We did however, obtain a written notification from the Treasurer that we had paid our dues, a notice from the Membership Secretary that we were indeed members and a confirmation from the President that we were now entitled to draw water from this acequia. We presented the pile of permissions to the Council who marked the whole lot with their official stamp and informed us all was now in order and that we would receive our piece of paper in due course. Move on three years and we are still waiting so a series of follow up visits to the Town Hall resulted in a flurry of conflicting responses. These ranged from ‘We have no record of your paperwork’ through ‘It will be ready tomorrow’ and even, ‘Shush, don’t say anything, just go ahead anyway’.

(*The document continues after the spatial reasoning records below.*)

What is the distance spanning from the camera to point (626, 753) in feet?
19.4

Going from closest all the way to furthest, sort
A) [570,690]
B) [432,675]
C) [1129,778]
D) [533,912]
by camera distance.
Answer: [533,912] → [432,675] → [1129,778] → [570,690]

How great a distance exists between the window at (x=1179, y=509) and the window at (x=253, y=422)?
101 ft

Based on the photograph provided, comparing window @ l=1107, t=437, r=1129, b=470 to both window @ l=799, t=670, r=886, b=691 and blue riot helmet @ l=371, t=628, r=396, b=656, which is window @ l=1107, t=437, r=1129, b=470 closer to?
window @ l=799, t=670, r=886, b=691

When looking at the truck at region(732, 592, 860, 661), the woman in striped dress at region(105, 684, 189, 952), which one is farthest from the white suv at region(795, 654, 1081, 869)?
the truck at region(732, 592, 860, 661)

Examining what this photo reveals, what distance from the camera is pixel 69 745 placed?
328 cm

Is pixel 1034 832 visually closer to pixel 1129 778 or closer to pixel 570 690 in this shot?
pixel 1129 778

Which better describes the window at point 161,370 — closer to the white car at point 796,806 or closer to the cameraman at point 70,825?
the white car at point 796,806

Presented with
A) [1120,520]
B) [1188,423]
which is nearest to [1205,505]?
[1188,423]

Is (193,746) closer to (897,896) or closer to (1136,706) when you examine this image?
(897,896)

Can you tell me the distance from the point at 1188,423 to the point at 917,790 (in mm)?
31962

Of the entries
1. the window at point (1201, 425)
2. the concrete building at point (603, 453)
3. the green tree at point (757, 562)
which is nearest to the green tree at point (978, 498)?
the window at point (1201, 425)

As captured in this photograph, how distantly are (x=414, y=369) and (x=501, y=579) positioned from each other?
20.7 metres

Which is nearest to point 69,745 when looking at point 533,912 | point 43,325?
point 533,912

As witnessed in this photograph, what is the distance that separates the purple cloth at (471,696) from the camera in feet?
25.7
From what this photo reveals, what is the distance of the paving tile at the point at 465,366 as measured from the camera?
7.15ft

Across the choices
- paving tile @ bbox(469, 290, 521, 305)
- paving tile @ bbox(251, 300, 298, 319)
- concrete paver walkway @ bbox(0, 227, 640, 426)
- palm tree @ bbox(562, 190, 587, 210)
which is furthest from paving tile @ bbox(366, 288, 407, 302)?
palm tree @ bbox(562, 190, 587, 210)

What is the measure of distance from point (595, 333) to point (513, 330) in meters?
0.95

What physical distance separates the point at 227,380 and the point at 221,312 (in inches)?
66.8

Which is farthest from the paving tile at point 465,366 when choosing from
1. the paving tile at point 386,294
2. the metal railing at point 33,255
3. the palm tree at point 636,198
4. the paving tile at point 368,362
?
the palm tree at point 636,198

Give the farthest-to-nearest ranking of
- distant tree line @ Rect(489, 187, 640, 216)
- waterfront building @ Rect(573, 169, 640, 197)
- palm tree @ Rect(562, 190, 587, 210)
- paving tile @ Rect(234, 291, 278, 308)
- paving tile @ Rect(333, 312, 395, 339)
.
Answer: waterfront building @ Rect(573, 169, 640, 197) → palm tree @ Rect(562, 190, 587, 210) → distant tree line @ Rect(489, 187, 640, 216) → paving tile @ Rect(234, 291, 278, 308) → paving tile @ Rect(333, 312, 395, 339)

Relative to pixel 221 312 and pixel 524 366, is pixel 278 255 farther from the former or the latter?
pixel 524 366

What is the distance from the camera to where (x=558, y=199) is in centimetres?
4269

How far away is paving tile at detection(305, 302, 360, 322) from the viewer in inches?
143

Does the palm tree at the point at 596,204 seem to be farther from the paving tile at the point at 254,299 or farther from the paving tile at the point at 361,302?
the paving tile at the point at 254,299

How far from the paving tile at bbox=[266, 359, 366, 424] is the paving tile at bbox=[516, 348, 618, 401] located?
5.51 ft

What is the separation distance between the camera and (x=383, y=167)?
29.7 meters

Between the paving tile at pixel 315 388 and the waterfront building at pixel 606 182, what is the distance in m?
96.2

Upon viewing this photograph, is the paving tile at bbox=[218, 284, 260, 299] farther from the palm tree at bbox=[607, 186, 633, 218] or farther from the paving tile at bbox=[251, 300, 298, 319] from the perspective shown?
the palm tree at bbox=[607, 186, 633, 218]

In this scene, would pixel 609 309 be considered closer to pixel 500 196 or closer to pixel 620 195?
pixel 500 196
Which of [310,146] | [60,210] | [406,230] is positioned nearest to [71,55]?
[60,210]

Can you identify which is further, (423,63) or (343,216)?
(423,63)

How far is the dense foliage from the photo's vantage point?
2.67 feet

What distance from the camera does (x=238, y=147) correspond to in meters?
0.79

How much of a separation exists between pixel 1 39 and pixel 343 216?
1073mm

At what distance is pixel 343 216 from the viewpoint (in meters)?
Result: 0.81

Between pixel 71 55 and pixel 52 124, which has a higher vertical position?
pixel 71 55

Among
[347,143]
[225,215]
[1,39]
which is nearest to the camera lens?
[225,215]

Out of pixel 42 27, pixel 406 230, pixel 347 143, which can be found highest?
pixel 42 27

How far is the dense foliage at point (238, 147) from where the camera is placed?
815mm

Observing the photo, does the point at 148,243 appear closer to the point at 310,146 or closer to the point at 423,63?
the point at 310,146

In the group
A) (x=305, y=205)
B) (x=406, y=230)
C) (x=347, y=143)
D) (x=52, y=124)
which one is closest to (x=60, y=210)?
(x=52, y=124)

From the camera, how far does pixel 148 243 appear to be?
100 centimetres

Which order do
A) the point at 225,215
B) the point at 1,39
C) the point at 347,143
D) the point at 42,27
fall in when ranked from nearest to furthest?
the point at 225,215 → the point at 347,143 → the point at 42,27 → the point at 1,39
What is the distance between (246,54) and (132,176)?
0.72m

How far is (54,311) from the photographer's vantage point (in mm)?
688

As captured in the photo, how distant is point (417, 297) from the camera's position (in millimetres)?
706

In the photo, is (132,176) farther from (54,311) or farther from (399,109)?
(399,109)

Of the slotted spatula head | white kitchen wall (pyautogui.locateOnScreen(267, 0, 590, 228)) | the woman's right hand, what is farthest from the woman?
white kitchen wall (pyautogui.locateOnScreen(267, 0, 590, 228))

In the end, we decided to get another dog.

Like 4        Published at 12:10   Comments (4)

Órgiva Guidebook Entry – Rejected
28 October 2019

The local Tourist Office invited entries for their new Guidebook. For some reason, they rejected mine.

 A Tourist’s Guide to Órgiva

 Entering the Órgiva valley is to invite a smorgasbord of new and authentic experiences. Even as one crosses the river over the historically maintained Seven Eye Bridge, one’s senses suddenly become alive. The eyes feast upon the scattered buildings where old and new co-exist in a melody of architectural styles and where even the electric company can express their creativity, unhampered by the oppressive planning regulations which blight modern cities.

The relaxed and other-worldly feeling which permeates this town is beautifully reflected in the flow and drift of the local traffic. If you have ever mused over the seemingly random and over-zealous regulations which control traffic in the rest of Europe, you can breathe easily in Orgiva, where the only rule is to keep out of everybody else’s way. Here one can relax whilst driving. Throw an arm out of the window in joyful abandonment as you enjoy your post lunch-time drive and you will be greeted by the friendly waves of the locals as you meander aimlessly through town.

Of course, the finest way to enjoy the special nature of Órgiva is on foot. Parking in the town is a joy, as apart from three reserved places outside the Police Station, one can park anywhere, absolutely anywhere. Just stop your car next to where you want to be and leave it there.

As one wanders through the narrow streets one can easily entertain the idea that nothing much has changed for centuries. The dogs which run free could well be the descendants of those who accompanied the first Iberian tribes. They mingle freely with the townsfolk, sharing scraps of food with the human population as they have done since time immemorial. The smells which regale one’s nose remind us of much simpler times and one cannot help but marvel at the durability of Roman sewerage systems.

Like many towns, Órgiva has shops. There is a clothes shop, a chemist, twelve bakeries and a chainsaw shop. The supermarket is a delight for those who struggle with the problems of choices which overwhelm the average Waitrose customer. This supermarket has chosen to eschew the tasteless notion of infinite choice by only stocking one item of each category. With the exception of chicken nuggets where one can choose from thirty eight different varieties. The only area where the notion of choice is truly represented is to which meditating ascetic one wishes to donate one’s returned trolley euro at the end of your visit. Choose carefully and you may well be rewarded with a personal meditation or a Namaste.

If one needs a little help, then there are plenty of tradesmen eager to oblige. If one needs an expert to attempt repairs to one’s computer, car or roof, then there is always somebody’s cousin ready to have a go. Often the same person as the locals seems to have dispensed with the archaic and restrictive notion of just being an expert in one area. It is refreshing to encounter a culture where enthusiasm and optimism counts for more than boring qualifications.

Come and enjoy a break from reality, visit Órgiva.